Your tasks:
a. In the polynomial thread below, which zeroes does the second answer give for f(x) = x^3 - 9x^2 + 26x - 24?
b. Rewrite the paragraph beginning "2 ,4, 3 are answer" in the polynomial thread below as a short list, keeping its main facts.

Text provided:
Question

answer the 9 question I will mark you as brainiest

Answer 1

2 ,4, 3 are answer
first find the factors of constant and then add to get 9.

Answer 2

Given f(x) = x^3 - 9x^2 + 26x - 24.

Let a, b, c be the zeroes of the polynomial.

= > We know that sum of zeroes = -b/a

a + b + c = -(-9)/1

a + b + c = 9.  ------- (1)

Given that sum of its two zeroes is 5.

5 + c = 9

c = 4.    ---------- (2)


= > We know that product of zeroes = -d/a

abc = -(-24)/1

abc = 24   

ab(4) = 24

ab = 6  -------- (3) 


Substitute (3) in (1)

= > a + b + 4 = 9

= > a + b = 5  ----- (4)


We know that (a + b)^2 = (a - b)^2 + 4ab

= > (5)^2 = (a - b)^2 + 4(6)

= > 25 = (a - b)^2 + 24

= > a - b = 1   ------ (5)


On solving (4) & (5), we get

a + b = 5

a - b = 1

------------------

2a = 6

a = 3.


Substitute a = 3 in (4), we get

= > a + b = 5

= > 3 + b = 5

= > b = 5 - 3

= > b = 2.




Therefore the zeroes of the polynomial are 3,2,4.



Hope this helps!

Recorded information:

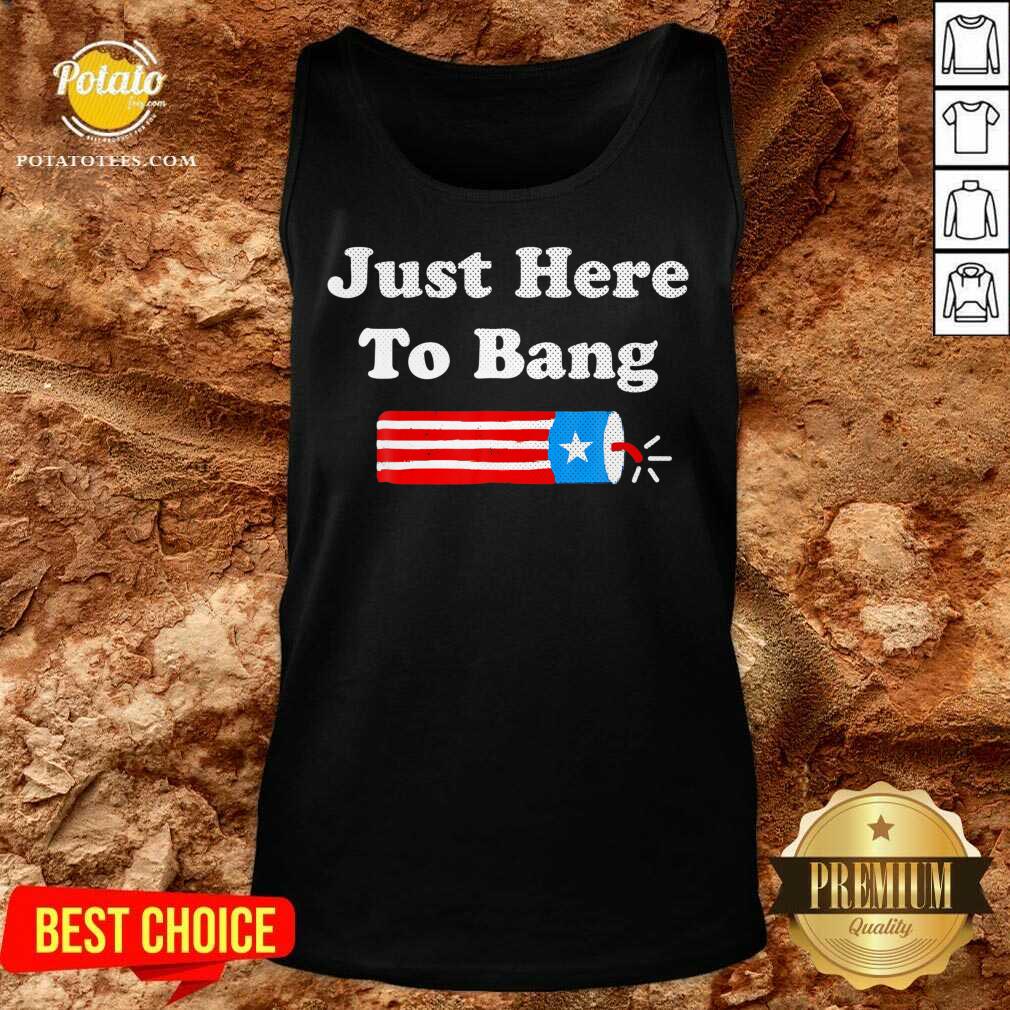 4th Of July 2021 Just Here To Bang Us 2021 Shirt - Image 4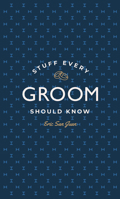 Stuff Every Groom Should Know 1594747970 Book Cover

Numbered responses:
a. The zeroes are 3, 2, and 4.

b.
- Zeroes: 2, 4, and 3
- Method: find the factors of the constant, then add them to get 9